◆ TASKS FOR THIS EXERCISE:
**A.** Translate this sentence from the page load time text into Spanish: "It is widely accepted that fast-loading pages improve the user experience."
**B.** In the records, take the stretch from the start through the line containing "4356 centimetres" and write it out again with "facade" changed to "front", leaving everything else as it is. Give only those lines.

◆ TEXT EXCERPT:
⁂

Tuesday, October 31, 2006

Tips to reduce your page load time

It is widely accepted that fast-loading pages improve the user experience. In recent years, many sites have started using AJAX techniques to reduce latency. Rather than round-trip through the server retrieving a completely new page with every click, often the browser can either alter the layout of the page instantly or fetch a small amount of HTML, XML, or javascript from the server and alter the existing page. In either case, this significantly decreases the amount of time between a user click and the browser finishing rendering the new content.

However, for many sites that reference dozens of external objects, the majority of the page load time is spent in separate HTTP requests for images, javascript, and stylesheets. AJAX probably could help, but speeding up or eliminating these separate HTTP requests might help more, yet there isn't a common body of knowledge about how to do so.

Try some of the following:

  • Turn on HTTP keepalives for external objects. Otherwise you add an extra round-trip for every HTTP request. If you are worried about hitting global server connection limits, set the keepalive timeout to something short, like 5-10 seconds. Also look into serving your static content from a different webserver than your dynamic content. Having thousands of connections open to a stripped down static file webserver can happen in like 10 megs of RAM total, whereas your main webserver might easily eat 10 megs of RAM per connection.

⁂

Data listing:
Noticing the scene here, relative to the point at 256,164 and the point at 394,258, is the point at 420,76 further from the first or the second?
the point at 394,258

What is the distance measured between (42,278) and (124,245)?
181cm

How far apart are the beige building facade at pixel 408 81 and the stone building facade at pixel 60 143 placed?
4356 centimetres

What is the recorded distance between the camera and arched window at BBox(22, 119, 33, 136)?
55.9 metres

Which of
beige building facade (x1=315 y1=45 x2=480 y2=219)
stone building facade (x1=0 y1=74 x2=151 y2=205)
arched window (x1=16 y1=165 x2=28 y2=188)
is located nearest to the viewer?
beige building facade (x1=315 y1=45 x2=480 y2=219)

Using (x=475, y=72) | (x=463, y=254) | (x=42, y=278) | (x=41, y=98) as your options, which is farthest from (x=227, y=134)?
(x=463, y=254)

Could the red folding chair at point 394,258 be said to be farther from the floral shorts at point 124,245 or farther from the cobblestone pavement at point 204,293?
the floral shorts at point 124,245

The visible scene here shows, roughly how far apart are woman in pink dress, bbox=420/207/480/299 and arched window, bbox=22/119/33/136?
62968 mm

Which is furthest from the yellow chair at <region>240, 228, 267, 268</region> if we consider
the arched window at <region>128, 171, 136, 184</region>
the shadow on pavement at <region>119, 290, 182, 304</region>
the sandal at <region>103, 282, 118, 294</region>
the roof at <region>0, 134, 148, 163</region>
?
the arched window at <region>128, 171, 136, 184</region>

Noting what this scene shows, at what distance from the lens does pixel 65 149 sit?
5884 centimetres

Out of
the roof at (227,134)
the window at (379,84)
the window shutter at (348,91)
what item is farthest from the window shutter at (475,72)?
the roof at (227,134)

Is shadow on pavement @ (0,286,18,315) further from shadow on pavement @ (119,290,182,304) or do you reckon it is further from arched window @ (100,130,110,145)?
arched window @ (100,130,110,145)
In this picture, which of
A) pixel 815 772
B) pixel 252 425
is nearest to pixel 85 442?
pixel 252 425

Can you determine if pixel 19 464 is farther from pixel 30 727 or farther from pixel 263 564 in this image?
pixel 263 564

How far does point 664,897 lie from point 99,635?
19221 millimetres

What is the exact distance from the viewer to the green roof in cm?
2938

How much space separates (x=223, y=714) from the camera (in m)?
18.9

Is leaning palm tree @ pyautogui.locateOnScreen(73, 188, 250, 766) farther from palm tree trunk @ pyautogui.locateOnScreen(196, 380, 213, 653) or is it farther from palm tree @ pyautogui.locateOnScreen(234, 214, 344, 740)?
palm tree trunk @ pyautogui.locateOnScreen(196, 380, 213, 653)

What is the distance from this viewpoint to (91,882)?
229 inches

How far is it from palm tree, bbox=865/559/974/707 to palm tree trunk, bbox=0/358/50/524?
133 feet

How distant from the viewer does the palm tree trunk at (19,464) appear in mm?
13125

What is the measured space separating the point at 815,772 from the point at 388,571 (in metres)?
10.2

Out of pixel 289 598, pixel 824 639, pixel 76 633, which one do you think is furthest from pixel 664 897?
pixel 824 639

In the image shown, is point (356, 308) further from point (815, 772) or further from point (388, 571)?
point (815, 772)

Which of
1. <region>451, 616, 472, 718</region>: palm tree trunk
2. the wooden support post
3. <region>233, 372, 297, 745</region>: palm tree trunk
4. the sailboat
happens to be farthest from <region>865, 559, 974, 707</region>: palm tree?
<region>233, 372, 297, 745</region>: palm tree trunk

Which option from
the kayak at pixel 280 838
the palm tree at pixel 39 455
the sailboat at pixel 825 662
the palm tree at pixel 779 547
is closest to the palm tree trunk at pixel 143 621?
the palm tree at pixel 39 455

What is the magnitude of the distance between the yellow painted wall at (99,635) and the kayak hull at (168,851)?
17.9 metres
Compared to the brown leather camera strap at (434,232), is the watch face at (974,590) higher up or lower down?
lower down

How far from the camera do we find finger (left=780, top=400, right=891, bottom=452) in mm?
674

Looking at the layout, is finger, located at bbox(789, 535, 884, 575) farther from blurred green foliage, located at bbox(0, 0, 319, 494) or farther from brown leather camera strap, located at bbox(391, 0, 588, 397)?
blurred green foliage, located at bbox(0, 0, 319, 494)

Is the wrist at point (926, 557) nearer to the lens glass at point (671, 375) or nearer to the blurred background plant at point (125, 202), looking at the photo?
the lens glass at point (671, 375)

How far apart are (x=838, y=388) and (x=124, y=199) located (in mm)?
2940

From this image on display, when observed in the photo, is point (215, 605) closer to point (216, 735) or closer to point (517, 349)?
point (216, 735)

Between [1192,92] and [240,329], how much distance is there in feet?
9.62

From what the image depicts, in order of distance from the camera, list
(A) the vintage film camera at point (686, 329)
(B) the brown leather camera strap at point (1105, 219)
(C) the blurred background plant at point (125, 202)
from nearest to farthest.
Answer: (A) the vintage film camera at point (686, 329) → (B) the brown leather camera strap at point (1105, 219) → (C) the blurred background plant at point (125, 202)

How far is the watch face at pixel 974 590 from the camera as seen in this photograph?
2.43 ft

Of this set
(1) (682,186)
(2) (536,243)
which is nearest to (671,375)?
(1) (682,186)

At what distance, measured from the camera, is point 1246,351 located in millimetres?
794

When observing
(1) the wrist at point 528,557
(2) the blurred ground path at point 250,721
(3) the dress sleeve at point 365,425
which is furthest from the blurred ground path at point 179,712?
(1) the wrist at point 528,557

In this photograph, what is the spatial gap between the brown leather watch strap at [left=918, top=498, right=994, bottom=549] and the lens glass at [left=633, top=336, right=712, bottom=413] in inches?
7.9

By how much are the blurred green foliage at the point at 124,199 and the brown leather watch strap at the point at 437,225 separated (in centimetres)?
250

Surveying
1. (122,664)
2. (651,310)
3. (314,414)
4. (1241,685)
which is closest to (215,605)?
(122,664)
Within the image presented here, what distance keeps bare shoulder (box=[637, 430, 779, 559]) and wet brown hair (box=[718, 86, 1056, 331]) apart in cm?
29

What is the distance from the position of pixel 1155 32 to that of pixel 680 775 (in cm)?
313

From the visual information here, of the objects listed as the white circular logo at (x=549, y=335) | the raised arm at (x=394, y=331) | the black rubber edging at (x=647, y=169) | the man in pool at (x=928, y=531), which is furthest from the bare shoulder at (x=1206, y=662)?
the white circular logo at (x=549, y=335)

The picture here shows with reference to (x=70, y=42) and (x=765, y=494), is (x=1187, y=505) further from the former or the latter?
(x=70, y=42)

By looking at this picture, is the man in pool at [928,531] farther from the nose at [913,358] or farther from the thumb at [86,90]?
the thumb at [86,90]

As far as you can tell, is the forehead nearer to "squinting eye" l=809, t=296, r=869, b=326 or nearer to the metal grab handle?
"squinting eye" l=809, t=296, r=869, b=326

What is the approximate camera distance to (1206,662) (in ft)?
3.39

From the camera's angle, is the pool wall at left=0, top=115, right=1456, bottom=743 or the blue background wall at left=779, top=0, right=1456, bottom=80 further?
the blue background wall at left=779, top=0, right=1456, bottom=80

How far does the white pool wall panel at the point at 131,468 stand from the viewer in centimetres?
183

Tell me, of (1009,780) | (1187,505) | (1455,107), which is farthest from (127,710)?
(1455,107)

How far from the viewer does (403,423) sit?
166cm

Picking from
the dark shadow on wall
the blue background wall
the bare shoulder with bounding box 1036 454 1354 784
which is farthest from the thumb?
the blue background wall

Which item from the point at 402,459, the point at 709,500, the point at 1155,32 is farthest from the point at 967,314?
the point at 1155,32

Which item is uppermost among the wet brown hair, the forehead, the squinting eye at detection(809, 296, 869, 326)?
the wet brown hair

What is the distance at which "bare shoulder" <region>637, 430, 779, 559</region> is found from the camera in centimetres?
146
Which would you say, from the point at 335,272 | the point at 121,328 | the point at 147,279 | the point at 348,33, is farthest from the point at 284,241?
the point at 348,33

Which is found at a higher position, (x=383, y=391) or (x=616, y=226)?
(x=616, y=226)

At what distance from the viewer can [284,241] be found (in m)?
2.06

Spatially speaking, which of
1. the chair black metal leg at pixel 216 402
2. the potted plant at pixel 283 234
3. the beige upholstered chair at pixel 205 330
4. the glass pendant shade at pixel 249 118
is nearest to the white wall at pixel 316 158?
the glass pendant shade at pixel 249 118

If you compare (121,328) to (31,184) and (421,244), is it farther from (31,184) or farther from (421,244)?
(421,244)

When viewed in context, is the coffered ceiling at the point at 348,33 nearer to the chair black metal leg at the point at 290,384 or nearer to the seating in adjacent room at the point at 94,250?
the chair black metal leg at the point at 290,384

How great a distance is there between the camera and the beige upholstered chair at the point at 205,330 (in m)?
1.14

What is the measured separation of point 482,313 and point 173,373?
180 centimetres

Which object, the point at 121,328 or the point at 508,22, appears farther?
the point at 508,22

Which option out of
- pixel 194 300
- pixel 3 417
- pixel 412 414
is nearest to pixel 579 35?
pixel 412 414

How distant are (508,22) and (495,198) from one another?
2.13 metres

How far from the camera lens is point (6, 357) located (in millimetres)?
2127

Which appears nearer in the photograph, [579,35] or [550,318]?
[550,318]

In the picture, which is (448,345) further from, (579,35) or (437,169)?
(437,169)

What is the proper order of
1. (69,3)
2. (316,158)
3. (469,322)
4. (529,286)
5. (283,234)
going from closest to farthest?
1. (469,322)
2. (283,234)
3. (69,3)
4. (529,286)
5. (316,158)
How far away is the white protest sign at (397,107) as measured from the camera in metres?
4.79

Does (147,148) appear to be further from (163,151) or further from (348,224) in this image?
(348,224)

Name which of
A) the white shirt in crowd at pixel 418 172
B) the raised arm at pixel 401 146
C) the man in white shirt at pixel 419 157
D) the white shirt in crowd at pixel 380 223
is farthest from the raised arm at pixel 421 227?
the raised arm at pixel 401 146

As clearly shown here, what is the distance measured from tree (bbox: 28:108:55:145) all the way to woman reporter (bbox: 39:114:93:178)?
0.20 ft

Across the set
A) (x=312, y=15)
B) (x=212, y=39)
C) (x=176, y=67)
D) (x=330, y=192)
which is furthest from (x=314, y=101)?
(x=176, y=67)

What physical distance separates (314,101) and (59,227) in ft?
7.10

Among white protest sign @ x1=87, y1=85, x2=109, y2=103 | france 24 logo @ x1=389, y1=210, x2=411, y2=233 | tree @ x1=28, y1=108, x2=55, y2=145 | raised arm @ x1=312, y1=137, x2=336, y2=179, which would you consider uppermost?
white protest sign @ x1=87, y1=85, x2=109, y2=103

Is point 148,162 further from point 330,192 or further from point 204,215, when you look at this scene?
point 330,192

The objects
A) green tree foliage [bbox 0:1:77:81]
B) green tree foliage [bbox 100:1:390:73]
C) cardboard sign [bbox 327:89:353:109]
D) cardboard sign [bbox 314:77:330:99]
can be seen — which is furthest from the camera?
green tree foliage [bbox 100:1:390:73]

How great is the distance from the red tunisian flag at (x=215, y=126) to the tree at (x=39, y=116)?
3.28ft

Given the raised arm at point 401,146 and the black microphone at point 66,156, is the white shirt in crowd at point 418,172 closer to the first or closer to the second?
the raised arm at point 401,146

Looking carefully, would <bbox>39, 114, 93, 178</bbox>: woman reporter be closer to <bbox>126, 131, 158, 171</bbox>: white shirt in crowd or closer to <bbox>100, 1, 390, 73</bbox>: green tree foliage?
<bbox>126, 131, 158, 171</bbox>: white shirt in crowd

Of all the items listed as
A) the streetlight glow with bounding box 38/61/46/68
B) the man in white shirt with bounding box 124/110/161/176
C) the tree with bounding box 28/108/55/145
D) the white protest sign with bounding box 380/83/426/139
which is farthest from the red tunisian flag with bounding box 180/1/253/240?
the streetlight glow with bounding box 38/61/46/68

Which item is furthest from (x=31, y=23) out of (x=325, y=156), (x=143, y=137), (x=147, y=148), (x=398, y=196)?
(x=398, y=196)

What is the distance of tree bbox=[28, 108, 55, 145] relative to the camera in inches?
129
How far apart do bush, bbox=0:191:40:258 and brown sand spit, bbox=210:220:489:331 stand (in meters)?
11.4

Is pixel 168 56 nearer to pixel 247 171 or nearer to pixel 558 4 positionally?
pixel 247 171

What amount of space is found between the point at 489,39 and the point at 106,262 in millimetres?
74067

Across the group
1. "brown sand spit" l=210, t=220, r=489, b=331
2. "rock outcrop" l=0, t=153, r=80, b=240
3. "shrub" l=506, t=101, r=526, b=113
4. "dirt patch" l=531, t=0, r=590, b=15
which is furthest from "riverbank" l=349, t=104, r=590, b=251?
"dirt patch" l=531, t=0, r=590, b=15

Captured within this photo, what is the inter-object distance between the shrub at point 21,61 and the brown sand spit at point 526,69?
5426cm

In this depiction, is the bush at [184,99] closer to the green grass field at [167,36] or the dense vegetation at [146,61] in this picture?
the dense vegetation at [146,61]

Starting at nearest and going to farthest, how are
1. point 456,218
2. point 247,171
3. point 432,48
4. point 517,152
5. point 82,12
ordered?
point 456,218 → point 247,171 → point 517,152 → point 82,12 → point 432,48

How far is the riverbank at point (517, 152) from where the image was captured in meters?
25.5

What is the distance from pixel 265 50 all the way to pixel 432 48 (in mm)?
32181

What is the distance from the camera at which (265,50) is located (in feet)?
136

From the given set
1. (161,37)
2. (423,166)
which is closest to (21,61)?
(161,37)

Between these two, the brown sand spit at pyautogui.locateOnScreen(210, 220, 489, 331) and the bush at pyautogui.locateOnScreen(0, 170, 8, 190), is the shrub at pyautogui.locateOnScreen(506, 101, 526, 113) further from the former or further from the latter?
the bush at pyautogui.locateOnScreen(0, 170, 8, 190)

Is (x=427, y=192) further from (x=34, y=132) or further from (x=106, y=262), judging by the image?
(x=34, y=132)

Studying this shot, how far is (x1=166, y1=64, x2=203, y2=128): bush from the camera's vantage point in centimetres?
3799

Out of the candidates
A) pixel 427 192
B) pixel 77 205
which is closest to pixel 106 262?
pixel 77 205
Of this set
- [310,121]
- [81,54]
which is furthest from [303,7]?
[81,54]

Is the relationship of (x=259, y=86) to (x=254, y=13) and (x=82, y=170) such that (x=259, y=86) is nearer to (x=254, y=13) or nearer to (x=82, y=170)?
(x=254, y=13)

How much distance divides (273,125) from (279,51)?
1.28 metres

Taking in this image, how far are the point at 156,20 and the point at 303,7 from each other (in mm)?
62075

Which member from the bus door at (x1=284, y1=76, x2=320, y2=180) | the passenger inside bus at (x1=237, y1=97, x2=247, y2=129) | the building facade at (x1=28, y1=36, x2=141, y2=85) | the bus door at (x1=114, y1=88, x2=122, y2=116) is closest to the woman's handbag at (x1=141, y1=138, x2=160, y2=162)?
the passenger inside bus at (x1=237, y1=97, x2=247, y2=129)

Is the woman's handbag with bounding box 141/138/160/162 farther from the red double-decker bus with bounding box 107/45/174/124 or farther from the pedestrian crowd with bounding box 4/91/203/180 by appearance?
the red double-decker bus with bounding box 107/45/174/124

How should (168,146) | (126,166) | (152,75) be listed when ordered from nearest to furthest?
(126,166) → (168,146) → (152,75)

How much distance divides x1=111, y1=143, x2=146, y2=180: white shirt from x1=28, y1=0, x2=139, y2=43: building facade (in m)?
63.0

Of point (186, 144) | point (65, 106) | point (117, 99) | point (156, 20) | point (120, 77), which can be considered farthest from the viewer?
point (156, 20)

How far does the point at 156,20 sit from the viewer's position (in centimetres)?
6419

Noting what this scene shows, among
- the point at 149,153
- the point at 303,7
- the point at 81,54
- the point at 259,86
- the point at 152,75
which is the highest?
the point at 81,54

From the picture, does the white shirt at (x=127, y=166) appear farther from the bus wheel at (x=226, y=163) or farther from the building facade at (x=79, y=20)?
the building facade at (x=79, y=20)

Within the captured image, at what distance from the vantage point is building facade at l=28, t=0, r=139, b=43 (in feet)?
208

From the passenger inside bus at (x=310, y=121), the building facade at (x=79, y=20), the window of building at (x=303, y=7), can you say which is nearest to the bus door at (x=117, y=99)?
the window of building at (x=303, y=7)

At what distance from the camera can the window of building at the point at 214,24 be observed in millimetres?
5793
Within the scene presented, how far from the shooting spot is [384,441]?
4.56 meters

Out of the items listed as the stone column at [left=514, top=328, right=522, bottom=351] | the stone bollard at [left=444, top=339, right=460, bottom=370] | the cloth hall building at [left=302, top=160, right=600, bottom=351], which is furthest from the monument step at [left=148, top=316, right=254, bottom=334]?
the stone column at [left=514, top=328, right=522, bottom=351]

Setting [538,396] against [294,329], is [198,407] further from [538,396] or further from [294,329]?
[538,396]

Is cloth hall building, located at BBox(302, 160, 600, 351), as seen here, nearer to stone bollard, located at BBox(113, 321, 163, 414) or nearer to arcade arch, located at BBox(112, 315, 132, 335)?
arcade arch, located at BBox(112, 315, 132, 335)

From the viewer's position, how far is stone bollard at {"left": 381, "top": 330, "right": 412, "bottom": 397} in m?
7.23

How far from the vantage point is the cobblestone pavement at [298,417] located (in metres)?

⁂

◆ ANSWERS PER TASK:
**A.** Es ampliamente aceptado que las páginas de carga rápida mejoran la experiencia del usuario.

**B.**
Noticing the scene here, relative to the point at 256,164 and the point at 394,258, is the point at 420,76 further from the first or the second?
the point at 394,258

What is the distance measured between (42,278) and (124,245)?
181cm

How far apart are the beige building front at pixel 408 81 and the stone building front at pixel 60 143 placed?
4356 centimetres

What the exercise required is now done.